Demo Tolak Capres Militer, KPU Dilempari Telur
Rabu, 12 Mei 2004 17:30 WIB
Jakarta - Penolakan terhadap capres-cawapres dari mantan militer terus marak. Rabu (12/5/2004) sore ini sekitar 100 orang "mengamuk" atas keputusan KPU menerima capres dari militer. KPU pun dilempari telur.Aksi diikuti aktivis Pergerakan Mahasiswa Islam Indonesia (PMII), Partai Rakyat Demokratik (PRD), Gerakan Mahasiswa Nasional Kemerdekaan (GMNK) dan Barisan Muda Penegak Amanat Nasional (BMPAN). Mereka menggelar aksi di depan KPU, Jl. Imam Bonjol, Jakarta sejak pukul 16.00 WIB. Sekitar 45 menit kemudian massa mulai mengamuk dan melempari papan nama KPU dengan telur. "Tolak capres militer," teriak mereka sambil melempar telur.
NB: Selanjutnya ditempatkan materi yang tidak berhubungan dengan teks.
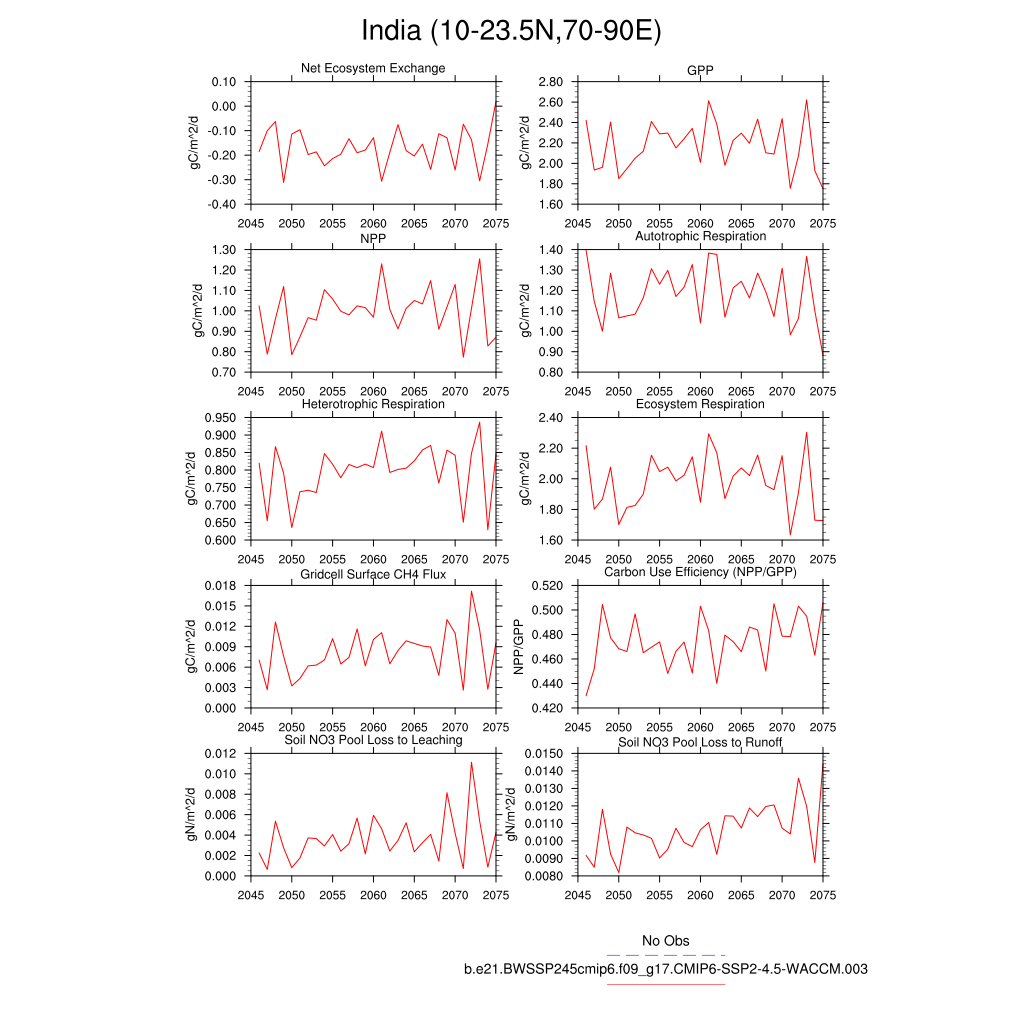 India (10-23.5N,70-90E)

Net Ecosystem Exchange
gC/m^2/d
0.10
0.00
-0.10
-0.20
-0.30
-0.40
2045 2050 2055 2060 2065 2070 2075

GPP
gC/m^2/d
2.80
2.60
2.40
2.20
2.00
1.80
1.60
2045 2050 2055 2060 2065 2070 2075

NPP
gC/m^2/d
1.30
1.20
1.10
1.00
0.90
0.80
0.70
2045 2050 2055 2060 2065 2070 2075

Autotrophic Respiration
gC/m^2/d
1.40
1.30
1.20
1.10
1.00
0.90
0.80
2045 2050 2055 2060 2065 2070 2075

Heterotrophic Respiration
gC/m^2/d
0.950
0.900
0.850
0.800
0.750
0.700
0.650
0.600
2045 2050 2055 2060 2065 2070 2075

Ecosystem Respiration
gC/m^2/d
2.40
2.20
2.00
1.80
1.60
2045 2050 2055 2060 2065 2070 2075

Gridcell Surface CH4 Flux
gC/m^2/d
0.018
0.015
0.012
0.009
0.006
0.003
0.000
2045 2050 2055 2060 2065 2070 2075

Carbon Use Efficiency (NPP/GPP)
NPP/GPP
0.520
0.500
0.480
0.460
0.440
0.420
2045 2050 2055 2060 2065 2070 2075

Soil NO3 Pool Loss to Leaching
gN/m^2/d
0.012
0.010
0.008
0.006
0.004
0.002
0.000
2045 2050 2055 2060 2065 2070 2075

Soil NO3 Pool Loss to Runoff
gN/m^2/d
0.0150
0.0140
0.0130
0.0120
0.0110
0.0100
0.0090
0.0080
2045 2050 2055 2060 2065 2070 2075

No Obs
b.e21.BWSSP245cmip6.f09_g17.CMIP6-SSP2-4.5-WACCM.003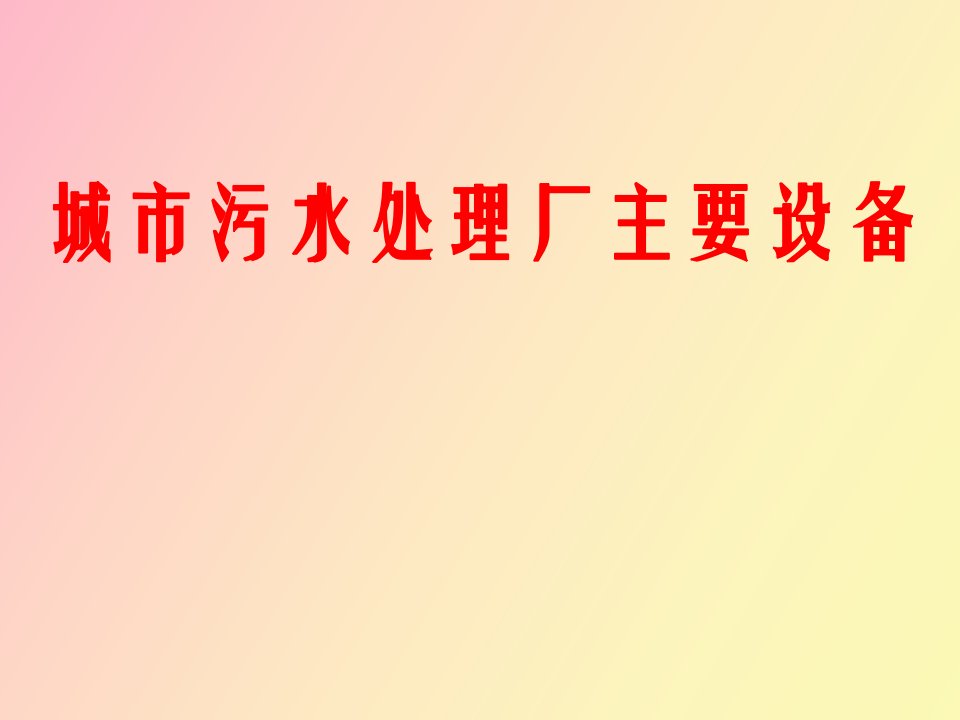 城市污水处理厂主要设备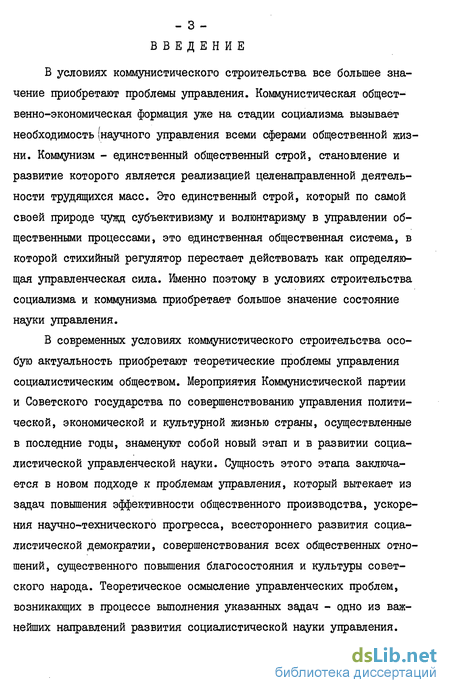 - 3 -

ВВЕДЕНИЕ

В условиях коммунистического строительства все большее значение приобретают проблемы управления. Коммунистическая общественно-экономическая формация уже на стадии социализма вызывает необходимость научного управления всеми сферами общественной жизни. Коммунизм - единственный общественный строй, становление и развитие которого является реализацией целенаправленной деятельности трудящихся масс. Это единственный строй, который по самой своей природе чужд субъективизму и волюнтаризму в управлении общественными процессами, это единственная общественная система, в которой стихийный регулятор перестает действовать как определяющая управленческая сила. Именно поэтому в условиях строительства социализма и коммунизма приобретает большое значение состояние науки управления.

В современных условиях коммунистического строительства особую актуальность приобретают теоретические проблемы управления социалистическим обществом. Мероприятия Коммунистической партии и Советского государства по совершенствованию управления политической, экономической и культурной жизнью страны, осуществленные в последние годы, знаменуют собой новый этап и в развитии социалистической управленческой науки. Сущность этого этапа заключается в новом подходе к проблемам управления, который вытекает из задач повышения эффективности общественного производства, ускорения научно-технического прогресса, всестороннего развития социалистической демократии, совершенствования всех общественных отношений, существенного повышения благосостояния и культуры советского народа. Теоретическое осмысление управленческих проблем, возникающих в процессе выполнения указанных задач - одно из важнейших направлений развития социалистической науки управления.

dsLib.net
библиотека диссертаций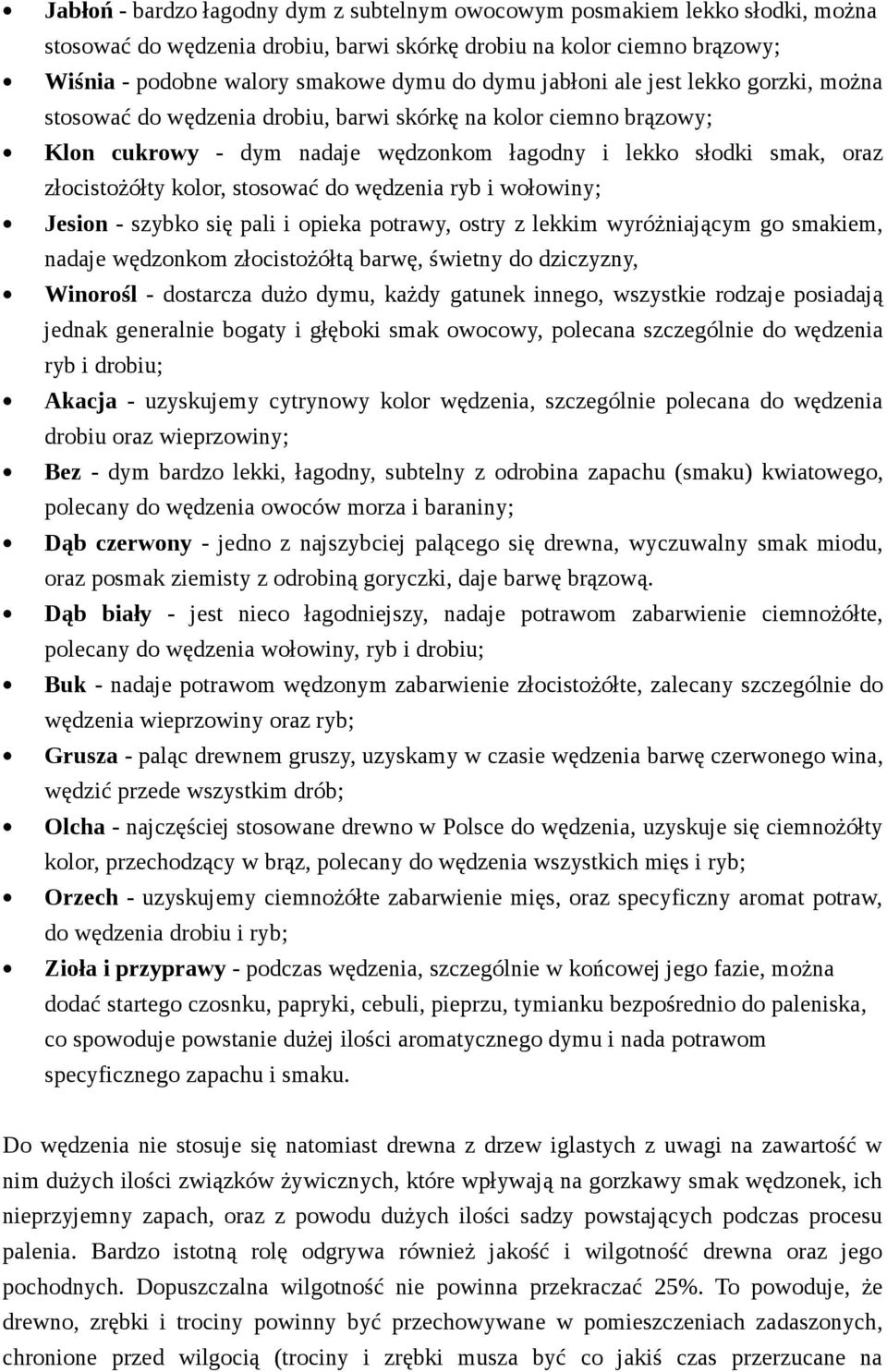 • Jabłoń - bardzo łagodny dym z subtelnym owocowym posmakiem lekko słodki, można stosować do wędzenia drobiu, barwi skórkę drobiu na kolor ciemno brązowy;

• Wiśnia - podobne walory smakowe dymu do dymu jabłoni ale jest lekko gorzki, można stosować do wędzenia drobiu, barwi skórkę na kolor ciemno brązowy;

• Klon cukrowy - dym nadaje wędzonkom łagodny i lekko słodki smak, oraz złocistożółty kolor, stosować do wędzenia ryb i wołowiny;

• Jesion - szybko się pali i opieka potrawy, ostry z lekkim wyróżniającym go smakiem, nadaje wędzonkom złocistożółtą barwę, świetny do dziczyzny,

• Winorośl - dostarcza dużo dymu, każdy gatunek innego, wszystkie rodzaje posiadają jednak generalnie bogaty i głęboki smak owocowy, polecana szczególnie do wędzenia ryb i drobiu;

• Akacja - uzyskujemy cytrynowy kolor wędzenia, szczególnie polecana do wędzenia drobiu oraz wieprzowiny;

• Bez - dym bardzo lekki, łagodny, subtelny z odrobina zapachu (smaku) kwiatowego, polecany do wędzenia owoców morza i baraniny;

• Dąb czerwony - jedno z najszybciej palącego się drewna, wyczuwalny smak miodu, oraz posmak ziemisty z odrobiną goryczki, daje barwę brązową.

• Dąb biały - jest nieco łagodniejszy, nadaje potrawom zabarwienie ciemnożółte, polecany do wędzenia wołowiny, ryb i drobiu;

• Buk - nadaje potrawom wędzonym zabarwienie złocistożółte, zalecany szczególnie do wędzenia wieprzowiny oraz ryb;

• Grusza - paląc drewnem gruszy, uzyskamy w czasie wędzenia barwę czerwonego wina, wędzić przede wszystkim drób;

• Olcha - najczęściej stosowane drewno w Polsce do wędzenia, uzyskuje się ciemnożółty kolor, przechodzący w brąz, polecany do wędzenia wszystkich mięs i ryb;

• Orzech - uzyskujemy ciemnożółte zabarwienie mięs, oraz specyficzny aromat potraw, do wędzenia drobiu i ryb;

• Zioła i przyprawy - podczas wędzenia, szczególnie w końcowej jego fazie, można dodać startego czosnku, papryki, cebuli, pieprzu, tymianku bezpośrednio do paleniska, co spowoduje powstanie dużej ilości aromatycznego dymu i nada potrawom specyficznego zapachu i smaku.

Do wędzenia nie stosuje się natomiast drewna z drzew iglastych z uwagi na zawartość w nim dużych ilości związków żywicznych, które wpływają na gorzkawy smak wędzonek, ich nieprzyjemny zapach, oraz z powodu dużych ilości sadzy powstających podczas procesu palenia. Bardzo istotną rolę odgrywa również jakość i wilgotność drewna oraz jego pochodnych. Dopuszczalna wilgotność nie powinna przekraczać 25%. To powoduje, że drewno, zrębki i trociny powinny być przechowywane w pomieszczeniach zadaszonych, chronione przed wilgocią (trociny i zrębki musza być co jakiś czas przerzucane na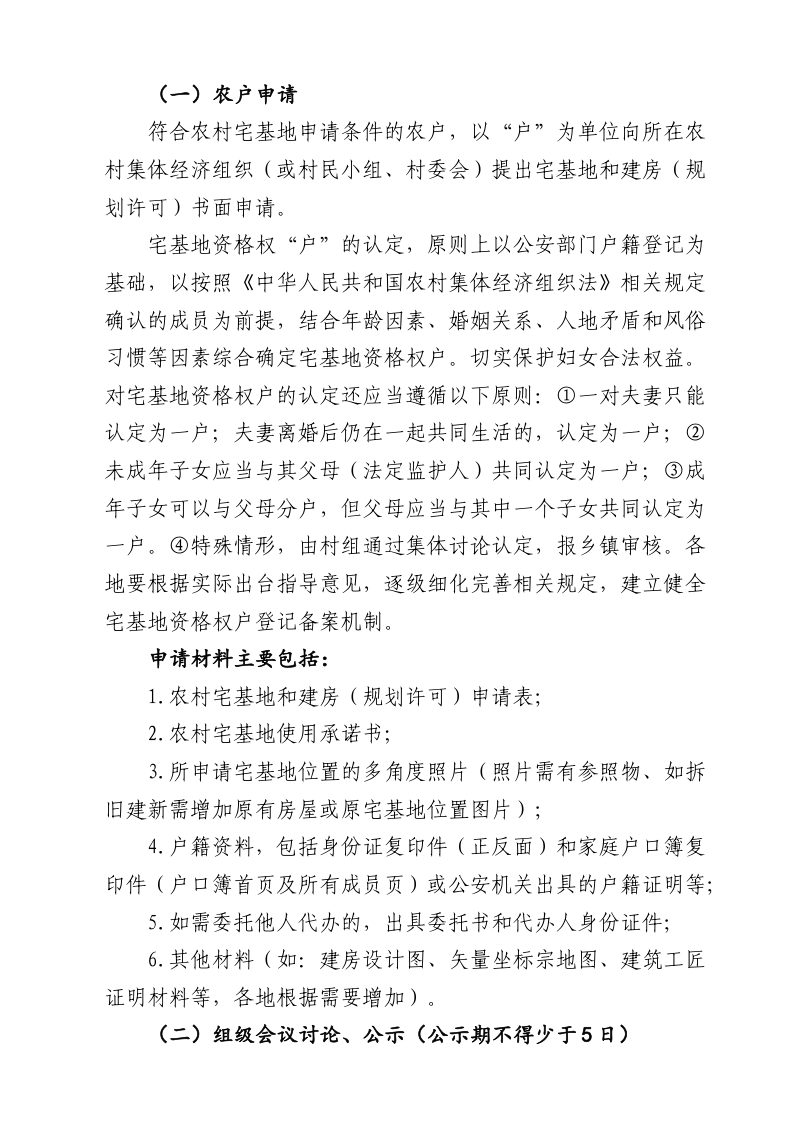 （一）农户申请

符合农村宅基地申请条件的农户，以“户”为单位向所在农村集体经济组织（或村民小组、村委会）提出宅基地和建房（规划许可）书面申请。

宅基地资格权“户”的认定，原则上以公安部门户籍登记为基础，以按照《中华人民共和国农村集体经济组织法》相关规定确认的成员为前提，结合年龄因素、婚姻关系、人地矛盾和风俗习惯等因素综合确定宅基地资格权户。切实保护妇女合法权益。对宅基地资格权户的认定还应当遵循以下原则：①一对夫妻只能认定为一户；夫妻离婚后仍在一起共同生活的，认定为一户；②未成年子女应当与其父母（法定监护人）共同认定为一户；③成年子女可以与父母分户，但父母应当与其中一个子女共同认定为一户。④特殊情形，由村组通过集体讨论认定，报乡镇审核。各地要根据实际出台指导意见，逐级细化完善相关规定，建立健全宅基地资格权户登记备案机制。

申请材料主要包括：

1.农村宅基地和建房（规划许可）申请表；

2.农村宅基地使用承诺书；

3.所申请宅基地位置的多角度照片（照片需有参照物、如拆旧建新需增加原有房屋或原宅基地位置图片）；

4.户籍资料，包括身份证复印件（正反面）和家庭户口簿复印件（户口簿首页及所有成员页）或公安机关出具的户籍证明等；

5.如需委托他人代办的，出具委托书和代办人身份证件；

6.其他材料（如：建房设计图、矢量坐标宗地图、建筑工匠证明材料等，各地根据需要增加）。

（二）组级会议讨论、公示（公示期不得少于5日）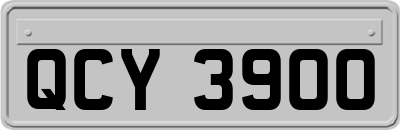 QCY 3900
Massa meminta KPU menggagalkan pendaftaran tokoh-tokoh militer. Diingatkan, KPU sebagai lembaga pelaksana Pemilu mempunyai kewajiban moral untuk memelihara keberlangsungan demokrasi. "Bila capres militer yang terpilih tak ada jaminan pemerintahannya kelak tidak menerapkan militerisme," kata salah seorang peserta aksi dalam orasinya.Pendemo yang kebanyakan terdiri dari mahasiswa itu tidak percaya pernyataan Wiranto yang mengklaim tidak antidemokrasi. Omongan bekas ajudan Soeharto itu dinilai hanya pemanis bibir untuk menarik simpati massa. "Pemerintahan oleh tokoh militer di manapun juga selalu menjalankan sistem militerisme," tandas pendemo. Dalam aksi itu, massa membawa foto Susilo Bambang Yudhoyono (SBY), Wiranto dan Megawati yang diberi tanda silang. "Mega-SBY-Wiranto No", tulis mereka dalam posternya. Mega yang bukan dari militer masuk daftar tolak karena dianggap memberi peluang terjadinya tindakan militerisme terhadap sipil. Selama masa pemerintahan Mega, kekerasan militer terhadap sipil semakin meningkat. Pemerintahan Mega juga dinilai tak mengindahkan demokrasi.